Invitato dal circolo ricreativo e culturale “Eugenio Curiel” di Lussemburgo il prossimo 14 dicembre  (info) per un dibattito sull’infiltrazione mafiosa in Lussemburgo e in Francia, Fabrice Rizzoli*, specialista di mafia e crimine organizzato ha risposto in anticipo alle nostre domande.

rizzoli

Perchè dopo il “Petit dictionnaire énervé de la Mafia (Les Editions de l’opportun-Paris, 2012) hai pensato di scrivere « le mafia de A à Z: crime organisé, mafias, antimafia. 160 définitions pour un état de lieux, le livre « vendetta » (Tim buctu Editions, 2015)?

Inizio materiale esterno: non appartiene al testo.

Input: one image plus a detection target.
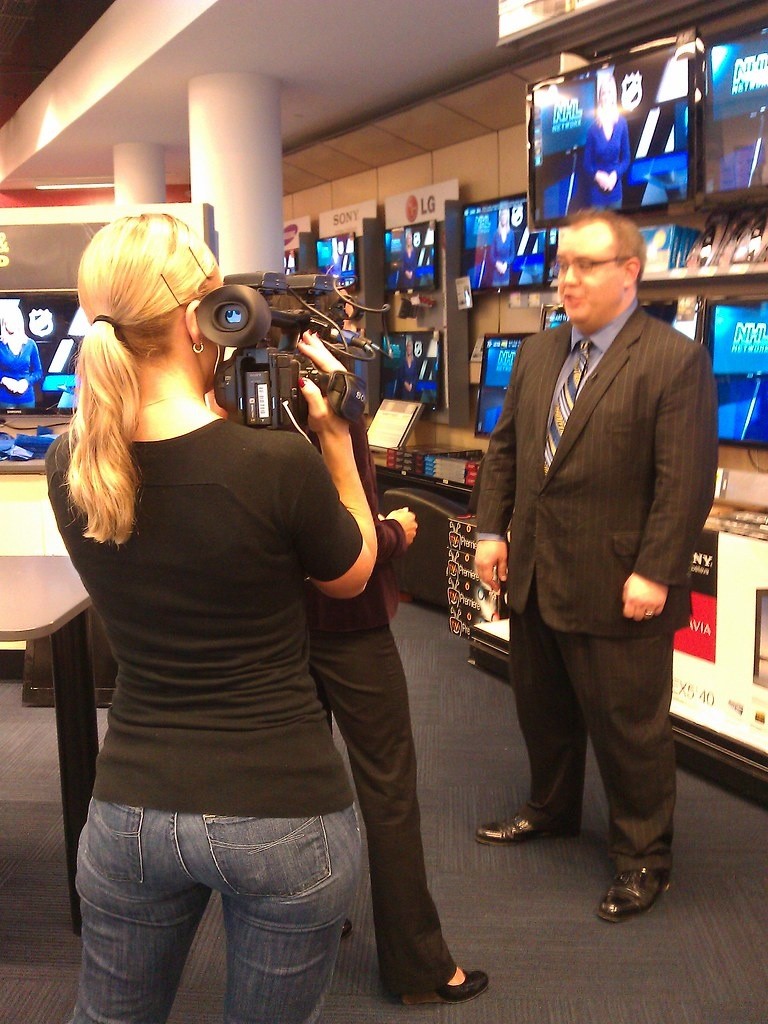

Perchè non si mette una maiuscola alla parola “mafia” poichè si tratta di un nome comune. La maiuscola tradisce una fascinazione per l’oggetto “mafia”… e lo rinforza…Poi perchè l’editore ha pubblicato in copertina la scarpa simbolo di Al Capone, su un libro scientifico! (Senza parlare dal fatto che non è un libro su “cosa nostra americana”).

Ma soprattutto perchè dopo due anni dalla pubblicazione non si poteva più trovare neanche una copia del libro! Non vendeva, ma quando chiedevo le copie, non le ottenevo neanche se dovevo partecipare ad una conferenza.

Mi sono “arrabbiato” = “énervé” e ho trovato questa nuova casa editrice diretta da persone di origine italiana, che hanno pubblicato il nuovo libro con una distribuzione capillare e gli aggiornamenti. Come, ad es. una bella introduzione su terrorismo e mafia (dopo l’ attentato a Charlie Hebdo) e anche nuove definizioni come Saviano o “ecomafie” ….

Quanto sono interessati i francesi e gli europei alla mafia, alle mafie?

A dire la verità, lo sono poco. Per questo non si vendono i libri sulla mafia. La gente vuole evadere. Vogliono leggere i romanzi. «Gomorra» ha funzionato perchè è scritto molto bene ma è scritto nella forma di un romanzo. Poi c’è un tipo di pubblico affascinato dalla mafia, dal film “Il padrino”…Infine, ci sono quelli  interessati alla mafia perche è italiana ed è comodo dire che non esiste in casa propria…..

Sei un ricercatore specializzato in mafia e criminalità organizzata ed insegni nei licei e nelle università. Quanto è importante conoscere e anche insegnare il fenomeno mafioso al di là delle frontiere italiane?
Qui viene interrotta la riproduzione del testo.